Perhaps the most interesting currency trade in the past week surrounded the yen. The Japanese government had its way, as the yen tumbled 4.5 percent against the dollar, reaching a level of 90.51.
"I don't think this is a turning point for the dollar broadly," said Rebecca Patterson, head of global foreign exchange and commodities for J.P. Morgan Private Bank. "I do think this past week may have marked a turning point for dollar/yen."
"Exports are down year-over-year in Japan. Their stock market is down dramatically. I think they are honestly worried about the yen," she said.
Patterson is also down on the euro. "We're looking for a top in the euro in the low to mid $1.50s," she said. "We think both the euro and yen are extremely overvalued...that the fundamentals in those countries are, to different degrees, not great," she said. The euro lost 0.8 percent against the dollar this past week, finishing at a level of $1.4846 per euro.
Some market pros have been expecting the dollar to turn higher and have said stocks could rise at the same time if the move is based on a strengthening of the U.S. recovery.
But Patterson expects the dollar to under perform against a whole range of other currencies, including the commodity currencies and especially the currencies of emerging Asia.
"I think it's too much to read much into a single (jobs) number or anything else happening to a market on a Friday, especially near year end," said Patterson.
The data calendar is heaviest at the end of the coming week. Monday is consumer credit; Tuesday has the NFIB small business survey, and Wednesday is wholesale trade. On Thursday, weekly jobless claims are released, as is international trade and the federal budget. Retail sales for November, import prices, consumer sentiment and business inventories are reported Friday.
Bernanke's speech Monday will be of big interest, but it is unlikely the Fed chairman will have anything new to say after his lengthy testimony Thursday, according to Joseph Brusuelas of Moody's Economy.com.
Brusuelas said he expects the November retail sales number to show an 0.8 percent increase and 0.5, excluding autos. Chain store sales for November were disappointing, signaling a weak start to the holiday shopping season.
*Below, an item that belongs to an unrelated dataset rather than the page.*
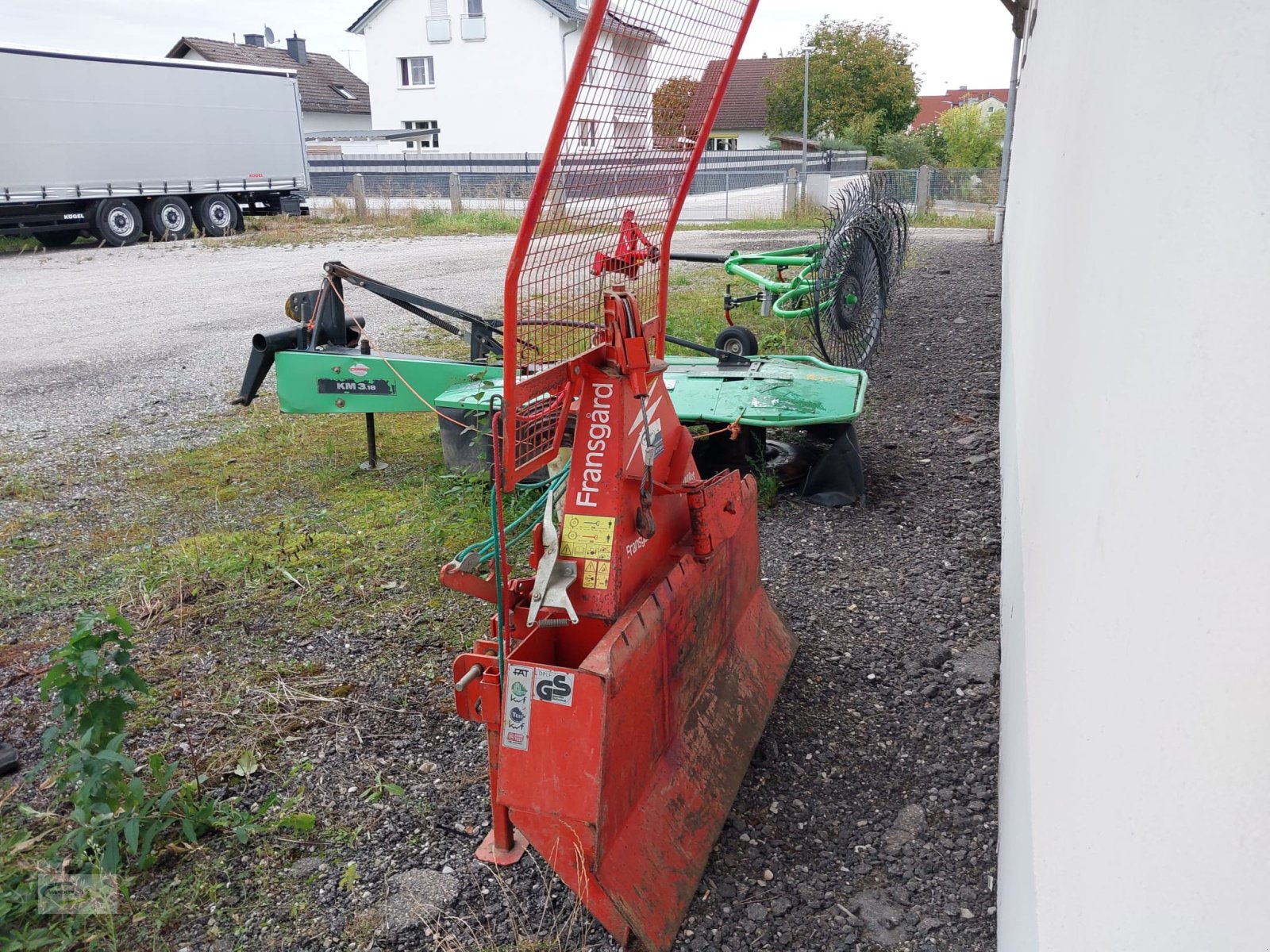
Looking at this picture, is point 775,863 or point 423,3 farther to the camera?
point 423,3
Brusuelas said he expects only a modest gain for holiday sales but he said the November sales number may not reflect all of the online shopping activity. "There's some uncertainty with respect to Cyber Monday—whether they're capturing the sale at point of purchase or when the goods are shipped," he said.
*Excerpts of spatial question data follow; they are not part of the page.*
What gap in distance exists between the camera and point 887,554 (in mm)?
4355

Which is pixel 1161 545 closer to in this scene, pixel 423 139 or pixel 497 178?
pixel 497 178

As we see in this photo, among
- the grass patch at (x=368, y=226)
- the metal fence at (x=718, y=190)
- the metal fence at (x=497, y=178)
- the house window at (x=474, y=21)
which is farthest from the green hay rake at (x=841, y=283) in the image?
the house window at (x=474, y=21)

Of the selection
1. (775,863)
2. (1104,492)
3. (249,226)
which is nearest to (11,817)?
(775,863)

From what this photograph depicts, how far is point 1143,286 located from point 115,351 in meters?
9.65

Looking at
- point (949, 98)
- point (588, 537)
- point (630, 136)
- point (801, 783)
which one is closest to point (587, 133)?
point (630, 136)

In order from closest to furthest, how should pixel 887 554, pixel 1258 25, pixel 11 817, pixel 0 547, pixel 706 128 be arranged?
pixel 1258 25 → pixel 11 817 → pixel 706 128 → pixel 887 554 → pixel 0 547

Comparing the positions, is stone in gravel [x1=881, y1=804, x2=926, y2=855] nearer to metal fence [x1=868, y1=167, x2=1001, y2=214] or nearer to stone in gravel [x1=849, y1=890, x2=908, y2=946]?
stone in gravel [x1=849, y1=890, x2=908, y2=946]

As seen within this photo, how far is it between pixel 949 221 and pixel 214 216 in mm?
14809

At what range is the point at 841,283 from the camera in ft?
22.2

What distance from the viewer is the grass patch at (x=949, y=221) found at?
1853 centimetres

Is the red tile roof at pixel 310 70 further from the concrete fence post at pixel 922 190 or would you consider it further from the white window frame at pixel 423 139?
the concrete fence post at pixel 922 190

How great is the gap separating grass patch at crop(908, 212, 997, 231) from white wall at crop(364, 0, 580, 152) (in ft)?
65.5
"What we're seeing is consumers are spreading out their holiday spending," he said, adding a recent survey found that 15 percent already completed holiday purchases. "Retailers wisely anticipated this and began discounting well ahead of the holiday spending season. This makes sense because people are under stress and are into the process of deleveraging."
Brusuelas said the Friday jobs report has not caused him to change any of his other forecasts. "Although there were not glaring weaknesses in the report today, the underlying detail suggests a continued rise in unemployment. The economy is still shedding jobs, and it's likely to do so for a couple more months," he said.
In addition to Bernanke, New York Fed President William Dudley is speaking in the early evening Monday in New York.
Climate change will be a big topic in the next two weeks as the United Nations Climate Change Conference convenes in Copenhagen. President Obama is expected to attend during the second week. On Monday, the Commerce Department and Department of Energy announce initiatives to advance green technology innovations and create jobs, in advance of the UN conference.